Aim of the exercise: Output the entries below exactly as written, omitting pictures.

Spatial relation data
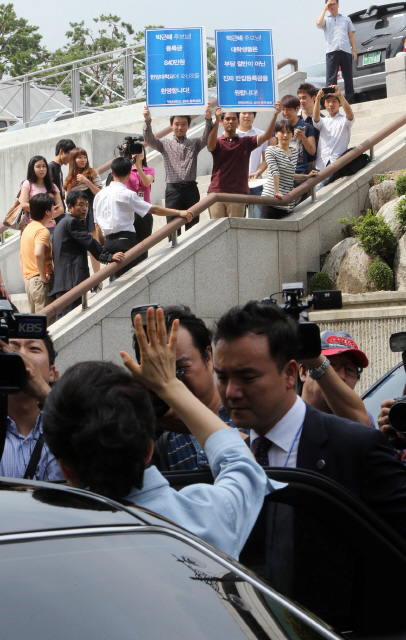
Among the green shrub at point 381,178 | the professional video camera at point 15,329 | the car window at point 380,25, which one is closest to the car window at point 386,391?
the professional video camera at point 15,329

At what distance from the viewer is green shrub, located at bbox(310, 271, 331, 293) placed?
11.1 meters

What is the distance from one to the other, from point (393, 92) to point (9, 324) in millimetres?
14887

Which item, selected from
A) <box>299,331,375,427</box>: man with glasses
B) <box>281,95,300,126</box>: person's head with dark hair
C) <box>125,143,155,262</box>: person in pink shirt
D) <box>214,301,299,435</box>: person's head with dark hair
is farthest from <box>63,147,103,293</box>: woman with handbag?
<box>214,301,299,435</box>: person's head with dark hair

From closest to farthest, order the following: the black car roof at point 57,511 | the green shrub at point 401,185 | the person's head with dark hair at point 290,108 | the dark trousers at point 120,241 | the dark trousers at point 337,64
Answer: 1. the black car roof at point 57,511
2. the dark trousers at point 120,241
3. the person's head with dark hair at point 290,108
4. the green shrub at point 401,185
5. the dark trousers at point 337,64

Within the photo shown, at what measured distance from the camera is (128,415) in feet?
6.81

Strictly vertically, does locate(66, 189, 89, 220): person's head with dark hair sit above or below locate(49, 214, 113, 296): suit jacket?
above

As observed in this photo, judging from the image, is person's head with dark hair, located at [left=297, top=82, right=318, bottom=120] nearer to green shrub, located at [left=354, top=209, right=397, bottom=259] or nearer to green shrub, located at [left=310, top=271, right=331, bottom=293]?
green shrub, located at [left=354, top=209, right=397, bottom=259]

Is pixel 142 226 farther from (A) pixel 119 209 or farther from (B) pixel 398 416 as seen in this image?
(B) pixel 398 416

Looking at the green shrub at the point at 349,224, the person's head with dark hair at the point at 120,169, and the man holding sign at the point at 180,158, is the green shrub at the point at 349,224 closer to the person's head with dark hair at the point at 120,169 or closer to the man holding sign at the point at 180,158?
the man holding sign at the point at 180,158

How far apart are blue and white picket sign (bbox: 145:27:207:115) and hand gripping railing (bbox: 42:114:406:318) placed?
3.85 feet

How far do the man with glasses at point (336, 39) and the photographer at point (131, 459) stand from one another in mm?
13164

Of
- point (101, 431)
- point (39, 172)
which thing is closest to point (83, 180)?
point (39, 172)

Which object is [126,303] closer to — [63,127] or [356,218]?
[356,218]

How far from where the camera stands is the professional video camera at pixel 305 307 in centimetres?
318
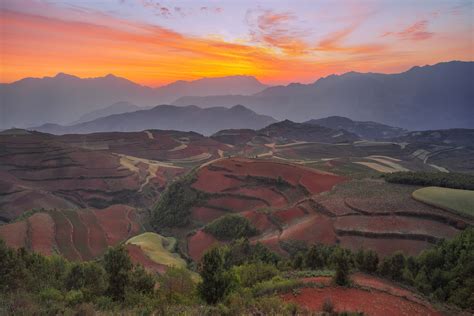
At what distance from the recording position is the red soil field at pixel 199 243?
158 ft

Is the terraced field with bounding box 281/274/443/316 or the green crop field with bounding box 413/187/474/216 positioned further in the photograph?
the green crop field with bounding box 413/187/474/216

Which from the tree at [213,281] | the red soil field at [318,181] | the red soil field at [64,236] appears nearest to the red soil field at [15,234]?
the red soil field at [64,236]

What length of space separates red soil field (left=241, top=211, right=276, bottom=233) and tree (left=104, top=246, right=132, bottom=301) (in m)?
28.3

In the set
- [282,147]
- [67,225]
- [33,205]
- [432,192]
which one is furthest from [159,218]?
[282,147]

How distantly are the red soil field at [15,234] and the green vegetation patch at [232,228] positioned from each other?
25.1 m

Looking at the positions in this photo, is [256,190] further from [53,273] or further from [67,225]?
[53,273]

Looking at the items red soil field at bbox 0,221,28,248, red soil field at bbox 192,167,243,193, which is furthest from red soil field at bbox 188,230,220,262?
red soil field at bbox 0,221,28,248

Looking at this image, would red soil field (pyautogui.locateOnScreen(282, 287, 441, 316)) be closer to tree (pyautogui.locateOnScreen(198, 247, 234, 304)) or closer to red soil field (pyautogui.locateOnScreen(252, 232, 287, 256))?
tree (pyautogui.locateOnScreen(198, 247, 234, 304))

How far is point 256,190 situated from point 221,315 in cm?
5060

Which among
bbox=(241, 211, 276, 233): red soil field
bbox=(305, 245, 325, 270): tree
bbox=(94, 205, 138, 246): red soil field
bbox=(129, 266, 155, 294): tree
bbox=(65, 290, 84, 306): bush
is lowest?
bbox=(94, 205, 138, 246): red soil field

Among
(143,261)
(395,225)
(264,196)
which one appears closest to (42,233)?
(143,261)

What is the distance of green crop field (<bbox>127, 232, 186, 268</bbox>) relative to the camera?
41.8 m

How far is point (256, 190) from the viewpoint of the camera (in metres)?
64.1

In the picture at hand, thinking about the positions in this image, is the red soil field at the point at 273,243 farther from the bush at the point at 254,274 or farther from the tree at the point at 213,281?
the tree at the point at 213,281
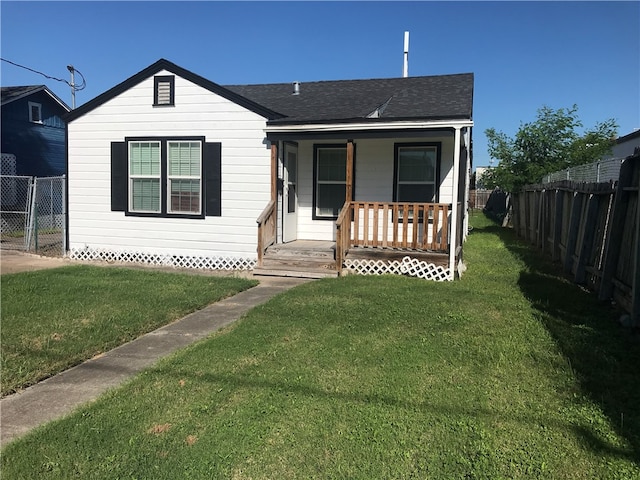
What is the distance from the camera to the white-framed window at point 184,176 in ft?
34.6

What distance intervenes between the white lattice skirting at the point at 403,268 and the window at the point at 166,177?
10.7ft

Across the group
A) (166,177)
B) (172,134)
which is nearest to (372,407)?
(166,177)

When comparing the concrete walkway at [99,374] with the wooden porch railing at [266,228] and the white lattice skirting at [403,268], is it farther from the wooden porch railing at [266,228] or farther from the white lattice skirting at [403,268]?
the white lattice skirting at [403,268]

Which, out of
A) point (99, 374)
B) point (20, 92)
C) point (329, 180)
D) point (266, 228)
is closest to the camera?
point (99, 374)

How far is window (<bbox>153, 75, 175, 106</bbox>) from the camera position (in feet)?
34.3

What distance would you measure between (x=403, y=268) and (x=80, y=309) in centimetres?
538

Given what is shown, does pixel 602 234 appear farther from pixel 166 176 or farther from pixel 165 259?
pixel 165 259

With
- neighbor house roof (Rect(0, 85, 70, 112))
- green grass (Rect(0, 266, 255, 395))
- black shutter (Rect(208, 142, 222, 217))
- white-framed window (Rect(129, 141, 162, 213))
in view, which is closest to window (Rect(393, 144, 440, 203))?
black shutter (Rect(208, 142, 222, 217))

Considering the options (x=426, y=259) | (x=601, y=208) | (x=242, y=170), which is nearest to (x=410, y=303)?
(x=426, y=259)

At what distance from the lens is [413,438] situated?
10.5 feet

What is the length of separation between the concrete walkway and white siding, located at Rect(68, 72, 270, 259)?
371cm

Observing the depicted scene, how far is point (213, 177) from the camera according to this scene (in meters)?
10.4

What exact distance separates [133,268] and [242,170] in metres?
3.03

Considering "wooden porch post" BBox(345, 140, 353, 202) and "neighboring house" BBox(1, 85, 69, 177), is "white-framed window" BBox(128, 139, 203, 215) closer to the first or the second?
"wooden porch post" BBox(345, 140, 353, 202)
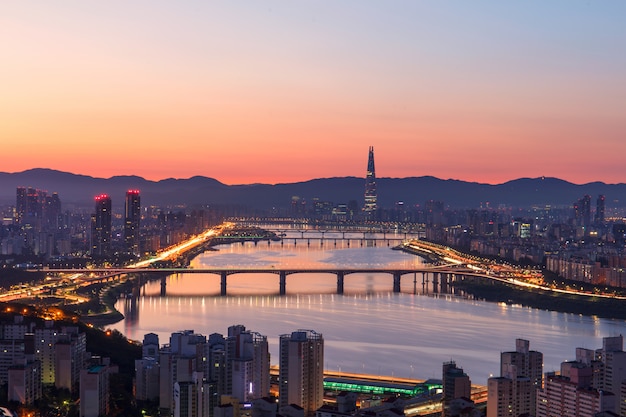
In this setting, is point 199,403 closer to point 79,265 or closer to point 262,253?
point 79,265

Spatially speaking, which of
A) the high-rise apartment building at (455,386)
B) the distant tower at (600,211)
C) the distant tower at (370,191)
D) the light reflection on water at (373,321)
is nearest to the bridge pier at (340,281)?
the light reflection on water at (373,321)

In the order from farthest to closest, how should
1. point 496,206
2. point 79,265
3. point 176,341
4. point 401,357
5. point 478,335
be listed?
point 496,206 < point 79,265 < point 478,335 < point 401,357 < point 176,341

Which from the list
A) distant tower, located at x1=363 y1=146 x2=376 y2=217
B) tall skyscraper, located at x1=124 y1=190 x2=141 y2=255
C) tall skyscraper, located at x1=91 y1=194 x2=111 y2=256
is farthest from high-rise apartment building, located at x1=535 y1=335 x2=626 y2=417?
distant tower, located at x1=363 y1=146 x2=376 y2=217

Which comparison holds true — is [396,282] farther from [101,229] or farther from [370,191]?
[370,191]

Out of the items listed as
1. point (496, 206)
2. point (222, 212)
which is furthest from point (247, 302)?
point (496, 206)

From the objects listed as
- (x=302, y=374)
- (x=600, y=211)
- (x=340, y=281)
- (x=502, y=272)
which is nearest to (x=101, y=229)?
(x=340, y=281)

Result of this exercise:
Among the green shrub at point 381,178 | the professional video camera at point 15,329 | the car window at point 380,25, which one is closest to the car window at point 386,391?
the professional video camera at point 15,329

At what distance from the viewer is green shrub, located at bbox(310, 271, 331, 293) placed?
11.1 meters

What is the distance from one to the other, from point (393, 92) to point (9, 324) in millimetres?
14887

Which item, selected from
A) <box>299,331,375,427</box>: man with glasses
B) <box>281,95,300,126</box>: person's head with dark hair
C) <box>125,143,155,262</box>: person in pink shirt
D) <box>214,301,299,435</box>: person's head with dark hair
is farthest from <box>63,147,103,293</box>: woman with handbag?
<box>214,301,299,435</box>: person's head with dark hair

From closest to farthest, order the following: the black car roof at point 57,511 | the green shrub at point 401,185 | the person's head with dark hair at point 290,108 | the dark trousers at point 120,241 | the dark trousers at point 337,64
Answer: 1. the black car roof at point 57,511
2. the dark trousers at point 120,241
3. the person's head with dark hair at point 290,108
4. the green shrub at point 401,185
5. the dark trousers at point 337,64

Within the photo shown, at what measured distance from the camera is (128,415) in feet?
6.81

Strictly vertically, does locate(66, 189, 89, 220): person's head with dark hair sit above or below locate(49, 214, 113, 296): suit jacket?
above

As observed in this photo, judging from the image, is person's head with dark hair, located at [left=297, top=82, right=318, bottom=120] nearer to green shrub, located at [left=354, top=209, right=397, bottom=259] or nearer to green shrub, located at [left=310, top=271, right=331, bottom=293]?
green shrub, located at [left=354, top=209, right=397, bottom=259]

Is pixel 142 226 farther from (A) pixel 119 209 or farther from (B) pixel 398 416 as seen in this image?
(B) pixel 398 416

Looking at the green shrub at the point at 349,224, the person's head with dark hair at the point at 120,169, and the man holding sign at the point at 180,158, is the green shrub at the point at 349,224 closer to the person's head with dark hair at the point at 120,169 or closer to the man holding sign at the point at 180,158?
the man holding sign at the point at 180,158

How far apart are blue and white picket sign (bbox: 145:27:207:115) and hand gripping railing (bbox: 42:114:406:318) placed?
3.85 feet

How far do the man with glasses at point (336, 39) and the photographer at point (131, 459) stand from one another in mm?
13164

Of
- point (101, 431)
- point (39, 172)
which thing is closest to point (83, 180)?
point (39, 172)

Which object is [126,303] closer to — [63,127] or [356,218]?
[356,218]

How far from where the camera stands is the professional video camera at pixel 305 307 in centimetres?
318
At what distance from the recording position is the red soil field at pixel 199 243?
158 ft

Is the terraced field with bounding box 281/274/443/316 or the green crop field with bounding box 413/187/474/216 positioned further in the photograph?
the green crop field with bounding box 413/187/474/216

Which from the tree at [213,281] | the red soil field at [318,181] | the red soil field at [64,236] appears nearest to the red soil field at [15,234]?
the red soil field at [64,236]

What length of space separates red soil field (left=241, top=211, right=276, bottom=233) and tree (left=104, top=246, right=132, bottom=301) (in m)?
28.3

In the set
- [282,147]
- [67,225]
- [33,205]
- [432,192]
which one is furthest from [159,218]?
[282,147]

How distantly are the red soil field at [15,234] and the green vegetation patch at [232,228] positioned from each other?
25.1 m

Looking at the positions in this photo, is [256,190] further from [53,273] or further from [67,225]?
[53,273]

Looking at the items red soil field at bbox 0,221,28,248, red soil field at bbox 192,167,243,193, which is furthest from red soil field at bbox 188,230,220,262?
red soil field at bbox 0,221,28,248

Looking at this image, would red soil field (pyautogui.locateOnScreen(282, 287, 441, 316)) be closer to tree (pyautogui.locateOnScreen(198, 247, 234, 304)) or closer to red soil field (pyautogui.locateOnScreen(252, 232, 287, 256))?
tree (pyautogui.locateOnScreen(198, 247, 234, 304))

How far is point 256,190 situated from point 221,315 in cm?
5060

Which among
bbox=(241, 211, 276, 233): red soil field
bbox=(305, 245, 325, 270): tree
bbox=(94, 205, 138, 246): red soil field
bbox=(129, 266, 155, 294): tree
bbox=(65, 290, 84, 306): bush
is lowest?
bbox=(94, 205, 138, 246): red soil field

Among
(143,261)
(395,225)
(264,196)
which one appears closest to (42,233)?
(143,261)

What is the distance of green crop field (<bbox>127, 232, 186, 268</bbox>) relative to the camera?
41.8 m

How far is point (256, 190) from the viewpoint of the camera (in metres)?
64.1

In the picture at hand, thinking about the positions in this image, is the red soil field at the point at 273,243 farther from the bush at the point at 254,274 or farther from the tree at the point at 213,281?
the tree at the point at 213,281
What is the distance from the camera to the white-framed window at point 184,176 in ft?
34.6

What distance intervenes between the white lattice skirting at the point at 403,268 and the window at the point at 166,177?
10.7ft

Across the group
A) (166,177)
B) (172,134)
which is nearest to (372,407)?
(166,177)

When comparing the concrete walkway at [99,374] with the wooden porch railing at [266,228] and the white lattice skirting at [403,268], is it farther from the wooden porch railing at [266,228] or farther from the white lattice skirting at [403,268]?
the white lattice skirting at [403,268]

Which, out of
A) point (99, 374)
B) point (20, 92)
C) point (329, 180)
D) point (266, 228)
is closest to the camera?
point (99, 374)

How far is window (<bbox>153, 75, 175, 106</bbox>) from the camera position (in feet)?
34.3

What distance would you measure between (x=403, y=268) and (x=80, y=309) in centimetres?
538

Given what is shown, does pixel 602 234 appear farther from pixel 166 176 or farther from pixel 165 259?
pixel 165 259

With
- neighbor house roof (Rect(0, 85, 70, 112))
- green grass (Rect(0, 266, 255, 395))
- black shutter (Rect(208, 142, 222, 217))
- white-framed window (Rect(129, 141, 162, 213))
in view, which is closest to window (Rect(393, 144, 440, 203))?
black shutter (Rect(208, 142, 222, 217))

Considering the options (x=426, y=259) | (x=601, y=208) | (x=242, y=170), which is nearest to (x=410, y=303)?
(x=426, y=259)

At what distance from the lens is [413,438] situated?
10.5 feet

What is the length of separation between the concrete walkway and white siding, located at Rect(68, 72, 270, 259)?
371cm

Observing the depicted scene, how far is point (213, 177) from the camera according to this scene (in meters)?
10.4

What exact distance separates [133,268] and [242,170] in metres?
3.03

Considering "wooden porch post" BBox(345, 140, 353, 202) and "neighboring house" BBox(1, 85, 69, 177), is "white-framed window" BBox(128, 139, 203, 215) closer to the first or the second?
"wooden porch post" BBox(345, 140, 353, 202)
In this setting, is point 199,403 closer to point 79,265 or closer to point 262,253?
point 79,265

Spatially speaking, which of
A) the high-rise apartment building at (455,386)
B) the distant tower at (600,211)
C) the distant tower at (370,191)
D) the light reflection on water at (373,321)
is nearest to the bridge pier at (340,281)?
the light reflection on water at (373,321)

In the order from farthest to closest, how should
1. point 496,206
2. point 79,265
3. point 176,341
4. point 401,357
5. point 478,335
be listed?
point 496,206 < point 79,265 < point 478,335 < point 401,357 < point 176,341

Which from the list
A) distant tower, located at x1=363 y1=146 x2=376 y2=217
B) tall skyscraper, located at x1=124 y1=190 x2=141 y2=255
C) tall skyscraper, located at x1=91 y1=194 x2=111 y2=256
is farthest from high-rise apartment building, located at x1=535 y1=335 x2=626 y2=417?
distant tower, located at x1=363 y1=146 x2=376 y2=217

Which comparison holds true — is [396,282] farther from [101,229] or farther from [370,191]?
[370,191]

Out of the items listed as
1. point (496, 206)
2. point (222, 212)
which is furthest from point (247, 302)?
point (496, 206)

From the objects listed as
- (x=302, y=374)
- (x=600, y=211)
- (x=340, y=281)
- (x=502, y=272)
which is nearest to (x=101, y=229)?
(x=340, y=281)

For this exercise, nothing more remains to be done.